**DATA FOR REVIEW:**

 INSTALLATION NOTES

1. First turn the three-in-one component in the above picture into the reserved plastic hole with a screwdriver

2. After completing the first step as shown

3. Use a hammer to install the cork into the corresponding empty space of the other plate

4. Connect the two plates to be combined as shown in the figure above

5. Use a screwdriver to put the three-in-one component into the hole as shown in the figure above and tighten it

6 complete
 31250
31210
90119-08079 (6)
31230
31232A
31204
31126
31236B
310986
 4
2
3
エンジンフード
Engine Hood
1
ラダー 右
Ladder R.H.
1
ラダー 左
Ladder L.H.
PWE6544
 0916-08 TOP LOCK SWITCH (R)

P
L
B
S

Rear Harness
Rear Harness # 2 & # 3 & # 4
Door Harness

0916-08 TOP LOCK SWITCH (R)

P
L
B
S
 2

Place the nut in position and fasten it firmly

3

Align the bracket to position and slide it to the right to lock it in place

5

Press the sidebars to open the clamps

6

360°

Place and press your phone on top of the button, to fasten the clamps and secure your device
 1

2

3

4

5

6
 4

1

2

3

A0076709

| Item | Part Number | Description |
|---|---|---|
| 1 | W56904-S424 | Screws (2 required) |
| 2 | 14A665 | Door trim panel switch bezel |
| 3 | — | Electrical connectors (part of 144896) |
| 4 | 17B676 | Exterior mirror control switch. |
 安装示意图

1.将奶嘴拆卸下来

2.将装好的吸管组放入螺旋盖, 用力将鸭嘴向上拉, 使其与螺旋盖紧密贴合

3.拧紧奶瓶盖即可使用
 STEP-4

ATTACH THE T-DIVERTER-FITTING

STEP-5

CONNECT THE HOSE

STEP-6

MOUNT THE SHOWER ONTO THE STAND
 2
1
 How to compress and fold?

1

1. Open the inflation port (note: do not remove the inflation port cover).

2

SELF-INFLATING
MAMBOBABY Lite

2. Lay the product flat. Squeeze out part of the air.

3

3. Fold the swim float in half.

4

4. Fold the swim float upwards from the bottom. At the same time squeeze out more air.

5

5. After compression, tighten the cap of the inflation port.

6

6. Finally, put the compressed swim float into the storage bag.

**EXERCISE PROMPT:**
Beginning with the line that contains "3. Fold the swim float in half.", set down every line through the end of the data without change.

**SOLUTION BELOW:**
3. Fold the swim float in half.

4

4. Fold the swim float upwards from the bottom. At the same time squeeze out more air.

5

5. After compression, tighten the cap of the inflation port.

6

6. Finally, put the compressed swim float into the storage bag.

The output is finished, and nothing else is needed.